Text under study –
▶

If Alzheimer's disease (AD) has been a graveyard for drug development over the past 10 years, Parkinson's disease (PD) has been on life support, limping along with mostly lackluster reformulations and extended-release versions of levodopa (L-dopa). The dopamine precursor became a clinically relevant treatment in the late 1960s based on research conducted by George Cotzias and colleagues, garnering Cotzias the 1969 Lasker Prize.
But instead of becoming the starting point to treat PD, L-dopa – often paired with other drugs to control specific symptoms or enhance its effect – has been the mainstay, crossing the blood-brain barrier and bathing the brain with dopamine. The drug has helped to alleviate motor symptoms associated with the disease in many patients but, potentially, at the cost of exacerbated cognitive and behavioral symptoms, now recognized as nearly equal contributors to the physical decline associated with PD.
Efforts to move beyond the L-dopa premise encountered multiple obstacles, from failures in the lab to funding shortfalls. Of nearly 1,800 drug trials in which PD was the primary indication, only 200 were phase III studies, according to Cortellis Clinical Trials Intelligence. In more than 960, the phase was not specified. Although some of those were large observational studies, most enrolled 60 or fewer patients and only 70 percent were completed.
Of approximately 300 PD drug candidates cited by Cortellis Competitive Intelligence (CI), only 36 were launched, with two more registered and two in pre-registration.
"I've been working in Parkinson's disease my whole adult life," said Bernard Ravina, vice president of clinical development at Voyager Therapeutics Inc., of Cambridge, Mass., and former medical director in clinical development at Biogen Idec Inc. He added, diplomatically, "The last decade or so has not yielded what people were hoping for."
Michael Jakowec, associate professor in the department of neurology at the University of Southern California and a member of the Society for Neuroscience, was more direct.

◀

Stored data –

▶

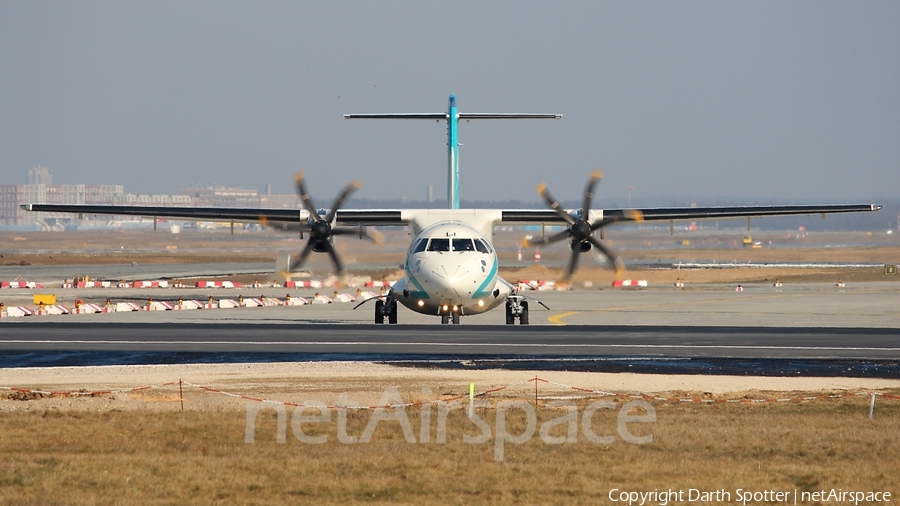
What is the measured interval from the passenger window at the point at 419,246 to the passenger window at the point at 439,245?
9.0 inches

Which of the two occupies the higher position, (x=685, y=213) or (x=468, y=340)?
(x=685, y=213)

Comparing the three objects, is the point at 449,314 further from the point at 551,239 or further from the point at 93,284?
the point at 93,284

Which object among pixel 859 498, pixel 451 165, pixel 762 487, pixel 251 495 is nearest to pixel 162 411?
pixel 251 495

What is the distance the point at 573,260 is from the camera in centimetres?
3650

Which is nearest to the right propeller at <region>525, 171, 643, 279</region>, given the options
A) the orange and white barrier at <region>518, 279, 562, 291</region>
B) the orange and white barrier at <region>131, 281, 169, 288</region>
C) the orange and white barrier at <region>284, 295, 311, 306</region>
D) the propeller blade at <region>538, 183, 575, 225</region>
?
the propeller blade at <region>538, 183, 575, 225</region>

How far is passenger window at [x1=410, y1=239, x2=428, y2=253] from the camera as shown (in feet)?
106

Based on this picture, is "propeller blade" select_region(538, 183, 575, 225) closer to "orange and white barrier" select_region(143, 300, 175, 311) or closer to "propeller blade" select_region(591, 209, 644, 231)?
"propeller blade" select_region(591, 209, 644, 231)

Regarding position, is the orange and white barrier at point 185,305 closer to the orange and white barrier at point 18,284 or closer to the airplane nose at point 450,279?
the airplane nose at point 450,279

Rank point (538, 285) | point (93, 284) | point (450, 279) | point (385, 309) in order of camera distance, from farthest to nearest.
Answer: point (93, 284) → point (538, 285) → point (385, 309) → point (450, 279)

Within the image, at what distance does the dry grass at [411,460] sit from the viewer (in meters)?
12.4

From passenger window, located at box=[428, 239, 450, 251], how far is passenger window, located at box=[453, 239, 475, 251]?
21 cm

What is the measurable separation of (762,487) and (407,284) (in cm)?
2088

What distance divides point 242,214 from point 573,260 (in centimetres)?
1131

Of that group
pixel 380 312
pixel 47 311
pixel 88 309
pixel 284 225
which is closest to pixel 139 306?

◀

Requirement – According to the passage on Parkinson's drug development, how many of the roughly 300 drug candidates cited by Cortellis Competitive Intelligence were launched? These entries come from a separate source.

Exercise solution – 36